Which means for our asset as example:
  • Compared with the benchmark SPY (488 days) in the period of the last 5 years, the maximum time in days below previous high water mark of 1254 days of ProShares UltraShort Consumer Goods is higher, thus worse.
  • During the last 3 years, the maximum time in days below previous high water mark is 358 days, which is greater, thus worse than the value of 325 days from the benchmark.

AveDuration:

'The Average Drawdown Duration is an extension of the Maximum Drawdown. However, this metric does not explain the drawdown in dollars or percentages, rather in days, weeks, or months. The Avg Drawdown Duration is the average amount of time an investment has seen between peaks (equity highs), or in other terms the average of time under water of all drawdowns.

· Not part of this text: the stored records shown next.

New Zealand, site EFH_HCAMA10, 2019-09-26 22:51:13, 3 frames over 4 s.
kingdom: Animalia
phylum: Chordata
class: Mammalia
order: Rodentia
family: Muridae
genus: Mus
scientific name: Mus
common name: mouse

So in contrast to the Maximum duration it does not measure only one drawdown event but calculates the average of all.'

Which means for our asset as example:
  • Compared with the benchmark SPY (119 days) in the period of the last 5 years, the average days under water of 628 days of ProShares UltraShort Consumer Goods is greater, thus worse.
  • During the last 3 years, the average time in days below previous high water mark is 132 days, which is larger, thus worse than the value of 89 days from the benchmark.

Performance (YTD)

Historical returns have been extended using synthetic data.

Allocations ()

Allocations

Returns (%)

  • Note that yearly returns do not equal the sum of monthly returns due to compounding.
  • Performance results of ProShares UltraShort Consumer Goods are hypothetical and do not account for slippage, fees or taxes.